(Dataset entries)

[Start of Attachment]

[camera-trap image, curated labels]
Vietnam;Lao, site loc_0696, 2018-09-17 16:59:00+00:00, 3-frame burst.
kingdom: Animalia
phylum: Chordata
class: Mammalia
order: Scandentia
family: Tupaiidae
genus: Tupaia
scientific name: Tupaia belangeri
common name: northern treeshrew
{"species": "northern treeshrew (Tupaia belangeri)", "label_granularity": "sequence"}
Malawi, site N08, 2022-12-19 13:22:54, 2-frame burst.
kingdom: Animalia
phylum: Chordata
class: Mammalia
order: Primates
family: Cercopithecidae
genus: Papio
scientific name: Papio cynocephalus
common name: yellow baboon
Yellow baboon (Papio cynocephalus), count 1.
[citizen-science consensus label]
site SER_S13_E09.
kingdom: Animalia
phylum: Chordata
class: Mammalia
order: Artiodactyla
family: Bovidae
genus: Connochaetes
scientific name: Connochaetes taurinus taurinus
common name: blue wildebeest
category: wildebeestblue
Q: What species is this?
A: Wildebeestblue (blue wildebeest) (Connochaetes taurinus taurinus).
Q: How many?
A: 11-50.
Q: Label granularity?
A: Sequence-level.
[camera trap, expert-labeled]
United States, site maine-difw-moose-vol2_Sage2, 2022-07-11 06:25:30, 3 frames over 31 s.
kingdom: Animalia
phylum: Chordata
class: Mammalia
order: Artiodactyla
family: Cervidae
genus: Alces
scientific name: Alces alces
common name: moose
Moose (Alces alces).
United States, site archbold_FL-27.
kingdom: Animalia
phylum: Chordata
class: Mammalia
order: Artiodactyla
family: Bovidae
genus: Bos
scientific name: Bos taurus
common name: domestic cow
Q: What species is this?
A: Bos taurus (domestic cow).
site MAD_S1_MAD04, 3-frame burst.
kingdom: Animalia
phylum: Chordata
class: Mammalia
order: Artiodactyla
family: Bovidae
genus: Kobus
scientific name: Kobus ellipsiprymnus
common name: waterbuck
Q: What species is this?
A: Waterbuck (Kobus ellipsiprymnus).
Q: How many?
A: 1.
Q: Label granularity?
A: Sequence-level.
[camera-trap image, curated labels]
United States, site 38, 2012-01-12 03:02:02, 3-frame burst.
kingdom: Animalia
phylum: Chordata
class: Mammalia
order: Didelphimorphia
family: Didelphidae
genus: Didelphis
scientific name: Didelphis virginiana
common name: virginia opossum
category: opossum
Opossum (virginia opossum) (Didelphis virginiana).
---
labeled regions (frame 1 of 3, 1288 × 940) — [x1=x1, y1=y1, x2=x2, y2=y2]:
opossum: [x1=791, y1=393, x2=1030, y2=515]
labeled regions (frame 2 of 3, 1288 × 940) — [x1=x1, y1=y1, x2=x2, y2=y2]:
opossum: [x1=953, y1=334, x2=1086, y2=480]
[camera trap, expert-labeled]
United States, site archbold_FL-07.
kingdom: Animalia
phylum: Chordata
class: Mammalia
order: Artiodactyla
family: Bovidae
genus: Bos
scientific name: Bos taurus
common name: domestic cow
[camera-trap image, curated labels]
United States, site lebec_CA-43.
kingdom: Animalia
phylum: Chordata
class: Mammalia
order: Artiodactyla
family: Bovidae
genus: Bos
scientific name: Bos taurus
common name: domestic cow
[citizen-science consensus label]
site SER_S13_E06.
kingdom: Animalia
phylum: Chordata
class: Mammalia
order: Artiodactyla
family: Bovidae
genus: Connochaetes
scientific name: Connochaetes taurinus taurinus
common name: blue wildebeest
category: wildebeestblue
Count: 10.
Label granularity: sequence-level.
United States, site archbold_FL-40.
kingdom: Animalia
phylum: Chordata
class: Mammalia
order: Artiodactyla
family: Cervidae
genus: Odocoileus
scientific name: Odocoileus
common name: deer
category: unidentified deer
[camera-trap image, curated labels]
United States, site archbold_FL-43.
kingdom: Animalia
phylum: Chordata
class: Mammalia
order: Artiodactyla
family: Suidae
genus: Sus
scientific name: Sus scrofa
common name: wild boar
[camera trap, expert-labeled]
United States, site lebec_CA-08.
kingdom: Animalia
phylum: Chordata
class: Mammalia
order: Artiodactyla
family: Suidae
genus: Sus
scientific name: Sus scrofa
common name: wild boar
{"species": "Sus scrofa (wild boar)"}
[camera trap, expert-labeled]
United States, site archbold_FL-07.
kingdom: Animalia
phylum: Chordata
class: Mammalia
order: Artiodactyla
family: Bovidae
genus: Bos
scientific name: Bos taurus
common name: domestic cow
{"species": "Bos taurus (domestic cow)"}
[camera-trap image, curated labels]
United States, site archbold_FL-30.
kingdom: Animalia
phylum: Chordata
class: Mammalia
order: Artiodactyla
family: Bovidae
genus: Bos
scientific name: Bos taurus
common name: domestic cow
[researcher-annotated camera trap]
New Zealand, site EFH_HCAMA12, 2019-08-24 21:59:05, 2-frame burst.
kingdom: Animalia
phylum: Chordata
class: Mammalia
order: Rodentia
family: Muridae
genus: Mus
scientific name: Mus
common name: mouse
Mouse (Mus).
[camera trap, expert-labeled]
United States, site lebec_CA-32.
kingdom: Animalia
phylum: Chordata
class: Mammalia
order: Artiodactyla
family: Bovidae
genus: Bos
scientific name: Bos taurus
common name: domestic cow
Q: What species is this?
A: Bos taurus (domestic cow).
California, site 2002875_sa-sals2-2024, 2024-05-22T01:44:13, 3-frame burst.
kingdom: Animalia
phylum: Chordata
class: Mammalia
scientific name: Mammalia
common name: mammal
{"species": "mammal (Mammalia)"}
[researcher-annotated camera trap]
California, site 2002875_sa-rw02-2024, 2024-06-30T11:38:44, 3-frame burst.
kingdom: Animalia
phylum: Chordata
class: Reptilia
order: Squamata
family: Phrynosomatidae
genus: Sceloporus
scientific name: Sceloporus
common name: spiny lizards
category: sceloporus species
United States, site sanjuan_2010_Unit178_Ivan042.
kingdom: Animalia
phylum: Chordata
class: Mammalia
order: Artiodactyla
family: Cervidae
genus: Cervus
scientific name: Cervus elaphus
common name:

[End of Attachment]

All of the entries above need to be set down again exactly.

→ **Written solution**:
[camera-trap image, curated labels]
Vietnam;Lao, site loc_0696, 2018-09-17 16:59:00+00:00, 3-frame burst.
kingdom: Animalia
phylum: Chordata
class: Mammalia
order: Scandentia
family: Tupaiidae
genus: Tupaia
scientific name: Tupaia belangeri
common name: northern treeshrew
{"species": "northern treeshrew (Tupaia belangeri)", "label_granularity": "sequence"}
Malawi, site N08, 2022-12-19 13:22:54, 2-frame burst.
kingdom: Animalia
phylum: Chordata
class: Mammalia
order: Primates
family: Cercopithecidae
genus: Papio
scientific name: Papio cynocephalus
common name: yellow baboon
Yellow baboon (Papio cynocephalus), count 1.
[citizen-science consensus label]
site SER_S13_E09.
kingdom: Animalia
phylum: Chordata
class: Mammalia
order: Artiodactyla
family: Bovidae
genus: Connochaetes
scientific name: Connochaetes taurinus taurinus
common name: blue wildebeest
category: wildebeestblue
Q: What species is this?
A: Wildebeestblue (blue wildebeest) (Connochaetes taurinus taurinus).
Q: How many?
A: 11-50.
Q: Label granularity?
A: Sequence-level.
[camera trap, expert-labeled]
United States, site maine-difw-moose-vol2_Sage2, 2022-07-11 06:25:30, 3 frames over 31 s.
kingdom: Animalia
phylum: Chordata
class: Mammalia
order: Artiodactyla
family: Cervidae
genus: Alces
scientific name: Alces alces
common name: moose
Moose (Alces alces).
United States, site archbold_FL-27.
kingdom: Animalia
phylum: Chordata
class: Mammalia
order: Artiodactyla
family: Bovidae
genus: Bos
scientific name: Bos taurus
common name: domestic cow
Q: What species is this?
A: Bos taurus (domestic cow).
site MAD_S1_MAD04, 3-frame burst.
kingdom: Animalia
phylum: Chordata
class: Mammalia
order: Artiodactyla
family: Bovidae
genus: Kobus
scientific name: Kobus ellipsiprymnus
common name: waterbuck
Q: What species is this?
A: Waterbuck (Kobus ellipsiprymnus).
Q: How many?
A: 1.
Q: Label granularity?
A: Sequence-level.
[camera-trap image, curated labels]
United States, site 38, 2012-01-12 03:02:02, 3-frame burst.
kingdom: Animalia
phylum: Chordata
class: Mammalia
order: Didelphimorphia
family: Didelphidae
genus: Didelphis
scientific name: Didelphis virginiana
common name: virginia opossum
category: opossum
Opossum (virginia opossum) (Didelphis virginiana).
---
labeled regions (frame 1 of 3, 1288 × 940) — [x1=x1, y1=y1, x2=x2, y2=y2]:
opossum: [x1=791, y1=393, x2=1030, y2=515]
labeled regions (frame 2 of 3, 1288 × 940) — [x1=x1, y1=y1, x2=x2, y2=y2]:
opossum: [x1=953, y1=334, x2=1086, y2=480]
[camera trap, expert-labeled]
United States, site archbold_FL-07.
kingdom: Animalia
phylum: Chordata
class: Mammalia
order: Artiodactyla
family: Bovidae
genus: Bos
scientific name: Bos taurus
common name: domestic cow
[camera-trap image, curated labels]
United States, site lebec_CA-43.
kingdom: Animalia
phylum: Chordata
class: Mammalia
order: Artiodactyla
family: Bovidae
genus: Bos
scientific name: Bos taurus
common name: domestic cow
[citizen-science consensus label]
site SER_S13_E06.
kingdom: Animalia
phylum: Chordata
class: Mammalia
order: Artiodactyla
family: Bovidae
genus: Connochaetes
scientific name: Connochaetes taurinus taurinus
common name: blue wildebeest
category: wildebeestblue
Count: 10.
Label granularity: sequence-level.
United States, site archbold_FL-40.
kingdom: Animalia
phylum: Chordata
class: Mammalia
order: Artiodactyla
family: Cervidae
genus: Odocoileus
scientific name: Odocoileus
common name: deer
category: unidentified deer
[camera-trap image, curated labels]
United States, site archbold_FL-43.
kingdom: Animalia
phylum: Chordata
class: Mammalia
order: Artiodactyla
family: Suidae
genus: Sus
scientific name: Sus scrofa
common name: wild boar
[camera trap, expert-labeled]
United States, site lebec_CA-08.
kingdom: Animalia
phylum: Chordata
class: Mammalia
order: Artiodactyla
family: Suidae
genus: Sus
scientific name: Sus scrofa
common name: wild boar
{"species": "Sus scrofa (wild boar)"}
[camera trap, expert-labeled]
United States, site archbold_FL-07.
kingdom: Animalia
phylum: Chordata
class: Mammalia
order: Artiodactyla
family: Bovidae
genus: Bos
scientific name: Bos taurus
common name: domestic cow
{"species": "Bos taurus (domestic cow)"}
[camera-trap image, curated labels]
United States, site archbold_FL-30.
kingdom: Animalia
phylum: Chordata
class: Mammalia
order: Artiodactyla
family: Bovidae
genus: Bos
scientific name: Bos taurus
common name: domestic cow
[researcher-annotated camera trap]
New Zealand, site EFH_HCAMA12, 2019-08-24 21:59:05, 2-frame burst.
kingdom: Animalia
phylum: Chordata
class: Mammalia
order: Rodentia
family: Muridae
genus: Mus
scientific name: Mus
common name: mouse
Mouse (Mus).
[camera trap, expert-labeled]
United States, site lebec_CA-32.
kingdom: Animalia
phylum: Chordata
class: Mammalia
order: Artiodactyla
family: Bovidae
genus: Bos
scientific name: Bos taurus
common name: domestic cow
Q: What species is this?
A: Bos taurus (domestic cow).
California, site 2002875_sa-sals2-2024, 2024-05-22T01:44:13, 3-frame burst.
kingdom: Animalia
phylum: Chordata
class: Mammalia
scientific name: Mammalia
common name: mammal
{"species": "mammal (Mammalia)"}
[researcher-annotated camera trap]
California, site 2002875_sa-rw02-2024, 2024-06-30T11:38:44, 3-frame burst.
kingdom: Animalia
phylum: Chordata
class: Reptilia
order: Squamata
family: Phrynosomatidae
genus: Sceloporus
scientific name: Sceloporus
common name: spiny lizards
category: sceloporus species
United States, site sanjuan_2010_Unit178_Ivan042.
kingdom: Animalia
phylum: Chordata
class: Mammalia
order: Artiodactyla
family: Cervidae
genus: Cervus
scientific name: Cervus elaphus
common name:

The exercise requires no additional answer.